Concentrado no guardanapo que rabiscava feito louco, olhos expressivos, você me pareceu o tipo de pessoa que chora só de olhar uma pintura, o tipo de pessoa que entende. Aí eu puxei uma cadeira, sentei do teu lado, imitei o silêncio de alguma arte muda, querendo que você me entendesse. Você falou por uma hora inteira e perguntou se eu não ia falar nada, não respondi. Antes de ir embora, te entreguei uma reprodução minha em forma de arte muda pra você guardar e, quem sabe, chorar de vez em quando. Entre conversar comigo e com uma fotografia não há muita diferença, mas ninguém critica o silêncio da fotografia. No verso, escrevi aquela frase do Leminski “repare bem no que não digo”.
Queria que você me fizesse
audível, que criasse um portfólio combinando minhas expressões vazias com teus
poemas de guardanapo, que fossem poemas escritos apenas com aquelas palavras
cujo significado parece ser o oposto da sonoridade, porque é assim que eu
descobri que você é: feito as palavras que eu uso achando que significam uma
coisa e descubro que significam o contrário. Você deturpa minhas frases.

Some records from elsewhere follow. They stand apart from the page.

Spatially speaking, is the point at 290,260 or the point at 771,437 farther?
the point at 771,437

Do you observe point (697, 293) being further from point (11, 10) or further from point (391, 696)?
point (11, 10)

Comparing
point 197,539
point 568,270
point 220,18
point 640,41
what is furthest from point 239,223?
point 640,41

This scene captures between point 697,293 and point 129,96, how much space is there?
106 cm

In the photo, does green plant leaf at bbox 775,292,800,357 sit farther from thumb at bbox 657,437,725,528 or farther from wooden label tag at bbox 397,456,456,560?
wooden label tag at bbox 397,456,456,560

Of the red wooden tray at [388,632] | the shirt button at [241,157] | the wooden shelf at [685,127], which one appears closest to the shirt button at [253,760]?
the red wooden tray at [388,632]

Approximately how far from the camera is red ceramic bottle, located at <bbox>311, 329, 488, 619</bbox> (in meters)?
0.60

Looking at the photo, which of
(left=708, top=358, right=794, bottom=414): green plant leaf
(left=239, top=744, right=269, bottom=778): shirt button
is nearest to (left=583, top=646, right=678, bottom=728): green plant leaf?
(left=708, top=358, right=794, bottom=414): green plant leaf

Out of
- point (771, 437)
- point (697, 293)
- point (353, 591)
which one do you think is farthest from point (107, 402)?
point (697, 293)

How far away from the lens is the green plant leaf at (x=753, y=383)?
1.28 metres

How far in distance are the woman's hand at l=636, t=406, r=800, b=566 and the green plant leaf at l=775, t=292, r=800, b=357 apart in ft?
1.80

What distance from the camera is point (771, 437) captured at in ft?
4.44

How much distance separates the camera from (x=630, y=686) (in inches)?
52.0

Quando fui ao teu apartamento,
minha foto estava emoldurada em um porta-retrato. Você me pediu desculpas por
ter cortado um pedaço pra foto caber naquela moldura de falsa felicidade. Eu
disse que tudo bem, já me cortaram pedaços antes, e te agradeci.

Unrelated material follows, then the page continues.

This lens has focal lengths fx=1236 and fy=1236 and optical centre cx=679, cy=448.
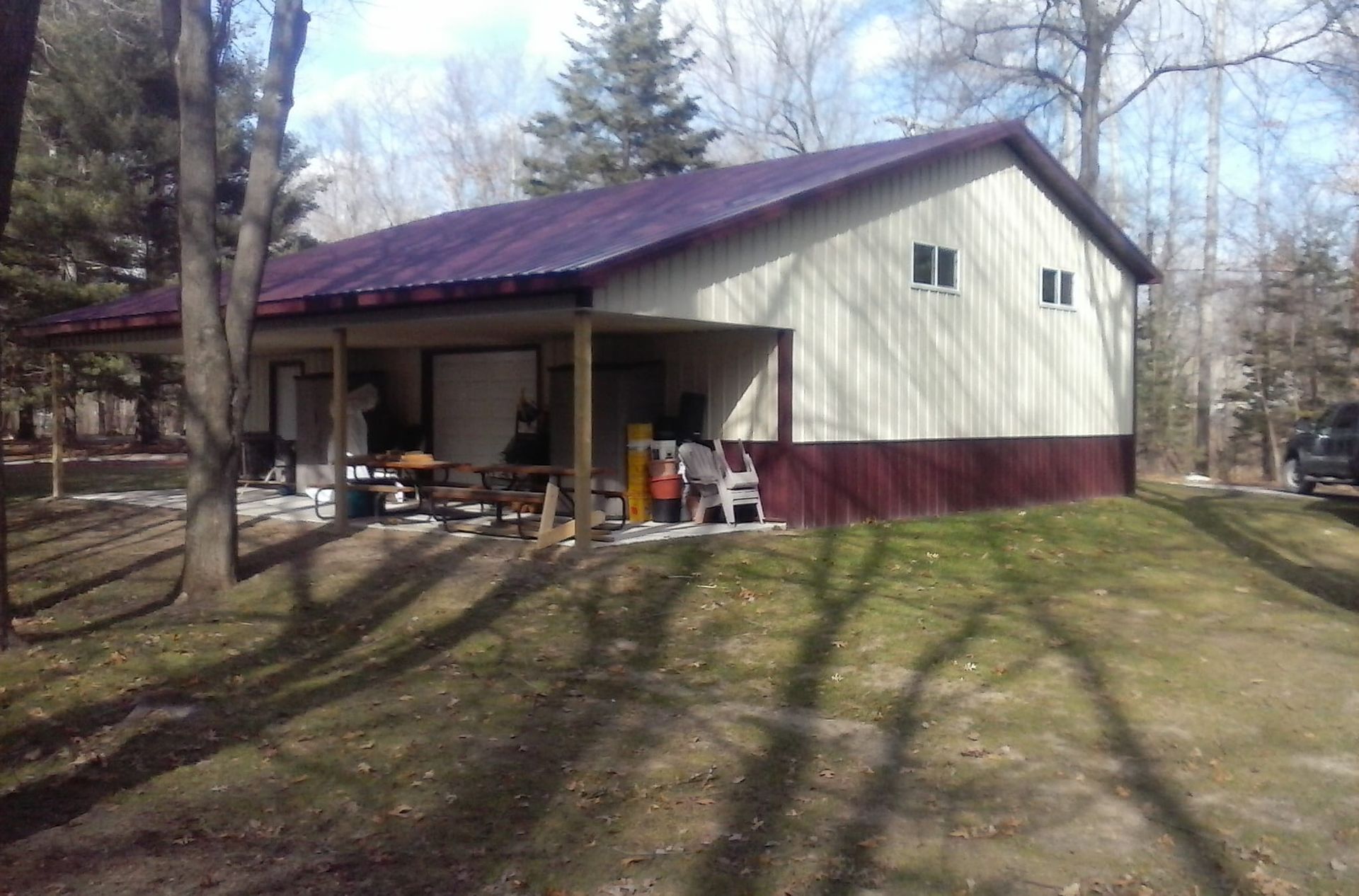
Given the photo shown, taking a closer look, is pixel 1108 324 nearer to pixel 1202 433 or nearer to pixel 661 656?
pixel 661 656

Você me entregou outra reprodução
minha em arte muda, um desenho da foto que eu te dei. Os traços do meu rosto
ilustrados por traços vindos dos teus dedos. Desenhou em mim um meio sorriso
que não existia na imagem real, e eu te agradeci por isso também. Teu apartamento
de solteiro parecia ter sido desenhado por você, cheio de meios sorrisos onde
eu sabia que não existiam. No chão frio, no cinzeiro, no violão largado na cama
vazia, nas poesias rabiscadas na parede. Pediu desculpas e disse que não
desenhava muito bem, eu disse que tudo bem, que de todos os contornos de meio
sorrisos que eu já fingi na vida, aquele foi o mais bem delineado. Você tirou a
foto do porta-retrato e me entregou mostrando a frase no verso, “repare bem no
que não digo”. Seguiu-se o diálogo:
- O silêncio do outro é sempre
língua estrangeira e ninguém ta a fim de fazer esforço pra traduzir ninguém. Se
você não fala nada, as pessoas vão embora. Acho bom você começar a falar porque
eu ando meio cansado ultimamente. Alguém já te disse que esse teu silêncio machuca?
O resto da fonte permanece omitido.